Salary slip: Importance
Although every salaried person receives salary slips periodically, most do not know their importance.
- As a legal document, the payslip serves as proof of employment. Financial difficulties can arise at times, or people may need additional funds to purchase a home or car. If that is the case, an individual can obtain a loan from any bank or financial institution. An applicant’s salary slip serves as proof of employment and income when applying for a loan.
- There is a name for both the employee and the employer on salary slips. There is also an address for the employee on the payslip. Additionally, the date by which the salary is due appears on the salary slips. Additionally, the salary slip includes deductions, gross salary, and net salary.
- Payslips contain deductions. In addition to helping calculate taxes to be paid, they also help estimate tax refunds.
- Loans and credit cards are dependent upon the individual’s financial situation, and their salary is an indication.
- Furthermore, salary slips from your previous employer can be used to negotiate better salaries and benefits with a new employer.
Difference Between Cost to Company (CTC) and Gross Salary
An employee’s salary is the periodic payment he receives from his employer as compensation for his work. When seeking a job, an employee will always consider the CTC, or Cost to Company, and gross pay. There are some components that are included in the gross salary but not in CTC.
Gross salary is the amount an employee receives as a salary, before any deductions, whereas the cost to the company is the amount an employer will spend on an employee in a particular year.
In terms of cost to the Company, it includes salary, reimbursements, contributions, and tax benefits. In addition to the basic salary, there is a dearness allowance, house rent allowance, and other allowances. Bonuses, reimbursements for transportation, telephone, and medical bills, incentives, and other benefits are included in the reimbursement. Employer contributions include contributions to PF, gratuity, superannuation, and medical insurance.
In addition, to leave encashment, non-cash concessions, and stock option plans, the CTC also includes leaving encashment. Even though these are included in the CTC, they may vary from company to company.
The gross salary is the amount that an employer has committed to pay an employee each month. Gross salaries do not include contributions to the PF and gratuities, among other things. Certain components of gross salaries are different for individual employees, while others are the same.
A gross salary includes basic pay, dearness allowance, house rent allowance, city compensation allowance, and other emoluments.

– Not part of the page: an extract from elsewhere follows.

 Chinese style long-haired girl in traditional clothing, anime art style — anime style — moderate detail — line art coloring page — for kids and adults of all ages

Employers are willing to spend a certain amount on employees as part of the cost to the company. Employer contributions are added to the Cost to Company, but not to the gross salary.
What is the best way to get my salary slip online?

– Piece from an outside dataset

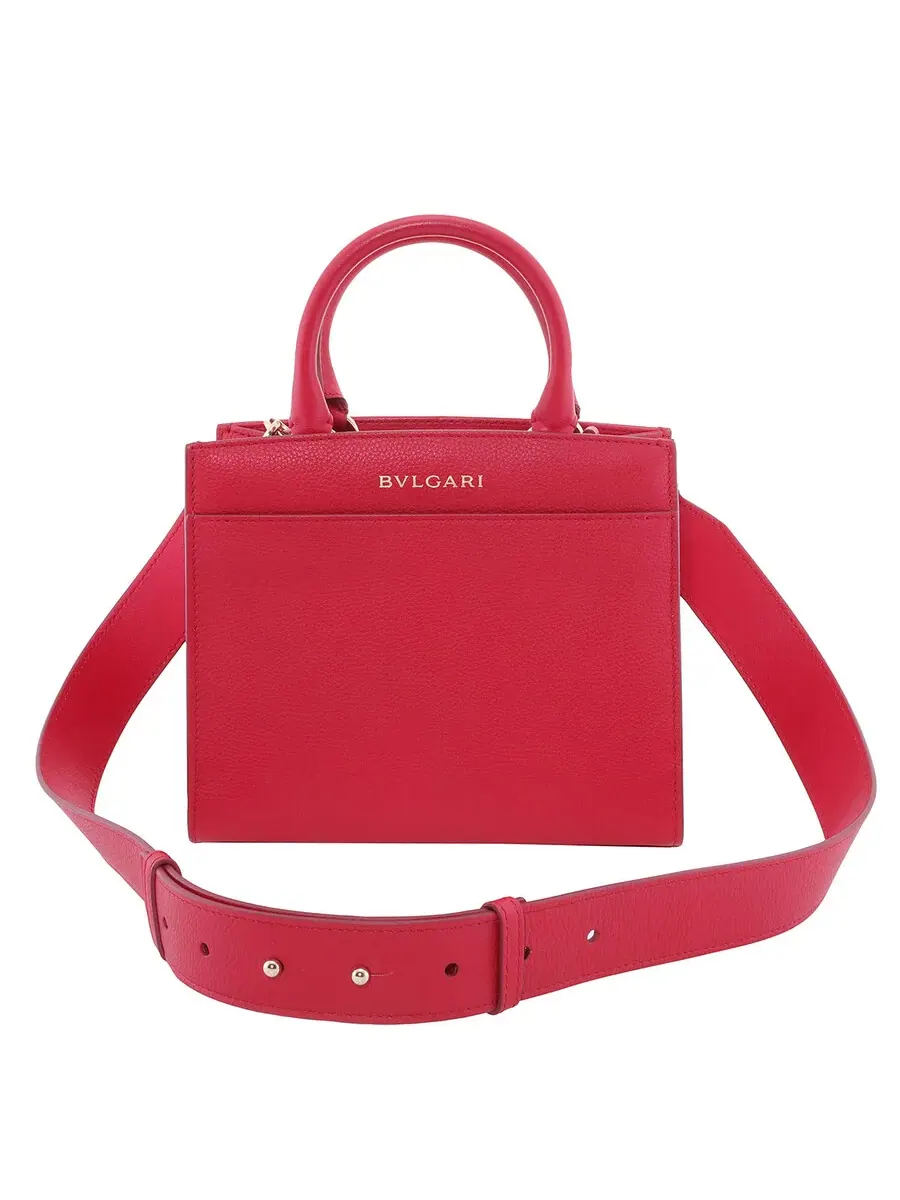 Маленькая кожаная сумка-тоут с логотипом Bvlgari — изображение 3 из 4, красный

Every month, the employer sends the employee a salary slip via email. The salary slip can be downloaded or printed. Your salary slip can be viewed online on the company payroll software or the employee’s internal portal.
Is it a good idea to save my salary slips and keep them in a safe place?
Certainly. When taking loans from banks, preparing your income tax returns, changing jobs, etc., the salary slip is important. Therefore, you should download your salary slips and keep them in a secure place. Salary slips from the past three months are sufficient for many purposes, such as bank loans, change of employment, or proof of employment. For tax-related purposes, however, you must have salary slips for at least 22 months from the end of the tax year they pertain to.